### [Fragmento elegido]
_____
Sherezade en Buenos Aires
La primera constatación que se impone ante la visión de Historias extraordinarias: en su origen está el milenario placer de la narración, de la fabulación, de contar y escuchar historias. Tres son en principio las historias de la película de Llinás, tres historias que se bifurcan, se multiplican especularmente, se reflejan sutilmente, que albergan en su interior, como en las célebres muñecas rusas, otras historias en miniatura. Todo ello conducido por una voz en off —por varias voces, en realidad— omnipresente y omnisciente.
En la película, además, son convocadas múltiples referencias literarias: las novelas decimonónicas de aventuras, las novelas de Mark Twain, de Robert Louis Stevenson, de Jules Verne o de Joseph Conrad, pero también los relatos angustiosos de Kafka, las historias obsesivas y misteriosas de Bioy Casares o Ernesto Sabato, la predilección por los laberintos narrativos de Borges[1] —incluso por los tigres, que aquí es un león—, ese placer irrefrenable por contar historias que también transmite, por ejemplo y como pocas novelas, Cien años de soledad (1967); en suma, la mirada mágica sobre la realidad que popularizó cierta literatura hispanoamericana del siglo pasado, y que es también rastreable en el largometraje de Llinás. En la misma dirección va la división de la película en capítulos o la naturaleza literaria —y de extraordinaria altura literaria, hay que añadir— de la voz en off. Pocas películas, en definitiva, en que el diálogo entre cine y literatura sea tan fructífero.
_____
### [Filas disponibles]
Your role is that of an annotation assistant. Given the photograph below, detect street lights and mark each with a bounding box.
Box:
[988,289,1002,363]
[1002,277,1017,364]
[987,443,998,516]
_____
### [Tareas por hacer]
(a) Vuelve a escribir todas las líneas de las filas, con sus instrucciones, y desplaza cada coordenada de las cajas sumándole 6.
(b) Continúa el texto sobre Historias extraordinarias a partir de su última oración.
El texto sobre Historias extraordinarias y las filas no tienen nada que ver entre sí.

### [Respuestas del ejercicio]
(a)
Your role is that of an annotation assistant. Given the photograph below, detect street lights and mark each with a bounding box.
Box:
[994,295,1008,369]
[1008,283,1023,370]
[993,449,1004,522]

(b)
Ante las narraciones precarias, ante el cine esencialmente contemplativo, de algunas de las muestras más celebradas del nuevo cine argentino, Historias extraordinarias aparecería así como un acto de resistencia, como la apuesta por volver a la supremacía de lo narrativo. Pero no habría que llevarse a engaño: nada más lejos de Historias extraordinarias que la vindicación de una supuesta inocencia reencontrada, del redescubrimiento de una narración ingenua, casi infantil. En realidad, los propósitos de un filme como éste y los de las películas de, por ejemplo, Lisandro Alonso —por nombrar otro de los integrantes del más inquieto cine argentino actual—, no están tan alejados. Ambos llegan a un similar cuestionamiento de la narración tradicional —llamémosla así—, a la construcción de un tipo de relatos diferente, pero por caminos opuestos. A lo que en Alonso se llega por radical depuración, por un minimalismo que roza el vacío narrativo, pero bajo el que late pertinaz una historia, en el filme de Llinás se llega por la vía del exceso, por una monstruosa acumulación que acaba arribando a que detrás de tantas historias en realidad no haya ninguna: a Llinás le interesan menos las historias que el hecho de narrarlas, las narraciones que su enunciación, menos el contar historias que el jugar con ellas, o «con los fantasmas de la ficción», en palabras del propio Llinás.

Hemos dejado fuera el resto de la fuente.